▸ **What needs to be done**: Reproduce every line of the records below, requests included, adding 45 to each distance value and pixel coordinate that appears in the answers.

Stored records
══════════
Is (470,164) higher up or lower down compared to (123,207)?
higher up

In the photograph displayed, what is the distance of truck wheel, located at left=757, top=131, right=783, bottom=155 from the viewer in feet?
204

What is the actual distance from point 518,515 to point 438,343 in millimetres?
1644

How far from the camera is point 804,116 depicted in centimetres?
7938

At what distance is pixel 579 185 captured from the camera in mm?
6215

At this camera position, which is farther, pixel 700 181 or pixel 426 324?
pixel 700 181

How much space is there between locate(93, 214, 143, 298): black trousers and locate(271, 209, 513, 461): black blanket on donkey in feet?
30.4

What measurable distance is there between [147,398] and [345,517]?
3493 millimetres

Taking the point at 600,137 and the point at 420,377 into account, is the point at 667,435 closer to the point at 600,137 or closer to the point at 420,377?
══════════
▸ **Response**:
Is (470,164) higher up or lower down compared to (123,207)?
higher up

In the photograph displayed, what is the distance of truck wheel, located at left=757, top=131, right=783, bottom=155 from the viewer in feet?
249

What is the actual distance from point 518,515 to point 438,343 in millimetres?
1689

How far from the camera is point 804,116 depicted in centimetres?
7983

At what distance is pixel 579 185 captured from the camera in mm?
6260

At this camera position, which is farther, pixel 700 181 or pixel 426 324?
pixel 745 226

How much space is there between locate(93, 214, 143, 298): black trousers and locate(271, 209, 513, 461): black blanket on donkey in feet?
75.4

What measurable distance is there between [147,398] and [345,517]?
3538 millimetres

Taking the point at 600,137 and the point at 420,377 into account, is the point at 667,435 closer to the point at 600,137 or closer to the point at 420,377?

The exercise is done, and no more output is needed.